Gentamicin is an aminoglycoside antibiotic that was first discovered in the late 1950s by scientists at the pharmaceutical company Schering Corporation (now part of Merck & Co.). It was first approved for use in the United States in 1963 and has since become a widely used antibiotic for the treatment of a variety of bacterial infections, including those caused by gram-negative bacteria such as Escherichia coli and Klebsiella pneumoniae. Gentamicin is also used to treat serious infections such as sepsis and meningitis. However, because of the potential for toxicity and the emergence of antibiotic-resistant bacteria, it is now typically used in conjunction with other antibiotics or as a last resort when other options have failed.

The specific individuals who were involved in the discovery of gentamicin have not been widely reported and may not be publicly available. However, it is known that the discovery was made by a team of scientists working in the company’s laboratories.
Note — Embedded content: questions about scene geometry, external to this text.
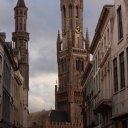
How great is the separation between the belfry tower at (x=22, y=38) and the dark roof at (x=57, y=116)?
179 feet

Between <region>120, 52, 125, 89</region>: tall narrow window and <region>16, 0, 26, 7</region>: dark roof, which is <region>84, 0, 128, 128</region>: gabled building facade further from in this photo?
<region>16, 0, 26, 7</region>: dark roof

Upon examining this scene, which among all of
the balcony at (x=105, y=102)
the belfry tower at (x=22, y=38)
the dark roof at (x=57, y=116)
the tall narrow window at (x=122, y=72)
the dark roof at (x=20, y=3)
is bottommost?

I could not find any specific controversy related to the discovery of gentamicin. It is a widely used antibiotic and was approved for use in the United States in 1963. However, as with any drug, there have been concerns and controversies related to the use of gentamicin. For example, gentamicin is known to cause toxicity in the kidneys and ears, which can lead to hearing loss and kidney damage. This has led to the development of guidelines for the use of gentamicin in order to minimize these side effects. Additionally, the overuse and misuse of gentamicin and other antibiotics has contributed to the emergence of antibiotic-resistant bacteria, which is a major public health concern.

It is available both as a generic drug and under various brand names. Because of its efficacy against a wide range of bacterial infections, it is included in the World Health Organization’s List of Essential Medicines, which is a list of the most important medication needed in a basic health system. Therefore, it is likely to be licensed and available in most countries that have a functioning healthcare system.

Gentamicin was first licensed for use in the UK in the early 1960s. The drug was first approved by the British National Formulary (BNF) in 1968. The BNF is a reference book that contains information on the use of drugs in the UK, and is updated regularly by the British Medical Association and the Royal Pharmaceutical Society.

The National Institute for Health and Care Excellence (NICE) in UK provides guidelines on the use of gentamicin. According to the current NICE guidelines, gentamicin should be used in combination with other antibiotics, rather than as monotherapy, in order to minimize the risk of antibiotic resistance. NICE recommends that gentamicin should be used for the treatment of serious infections such as sepsis and meningitis, and as a last resort when other options have failed.

NICE also recommends that blood levels of gentamicin should be monitored in patients who are at increased risk of toxicity, such as those with kidney impairment or the elderly. They also recommend that the duration of treatment should be as short as possible and the lowest possible dose should be used to minimize the risk of adverse effects.

It is important to note that NICE guidelines are subject to review and updates, so it’s always good to check the most recent version of the guidelines


  1. I have to disagree with the claim that Schering Corporation scientists discovered Gentamicin. The fist patent states that it was discovered in soil samples provided by Americo Woyciesjes, my uncle. I visited his lab several times where he had hundreds of small bottles of soil from around the world from which he tested isolated pure, colorful molds. He showed me how he isolated and tested these pure specimens in petri dishes for their ability to destroy sampled diseases. One of these yielded Gentamicin. He negotiated with Schering Corporation for rights to develop the drug, hoping for recognition for the discovery and royalties but the negotiation was apparently “mishandled” by his attorney and Americo ended up with a single payment and only Corporation scientists were listed as inventors. Of course, you will consider that I was a teenager at the time, but I heard this from “Uncle Rico”, Michael, his brother and lab assistant, and my father. There are two related court cases where Americo challenged Schering Corporation and his attorney that were dismissed “based on the Statute of Limitations” (WOYCIESJES v. SCHERING-PLOUGH CORP.).

    1. Most interesting. Haven’t managed to independently corroborate this because Google cannot provide a direct link to the article cited.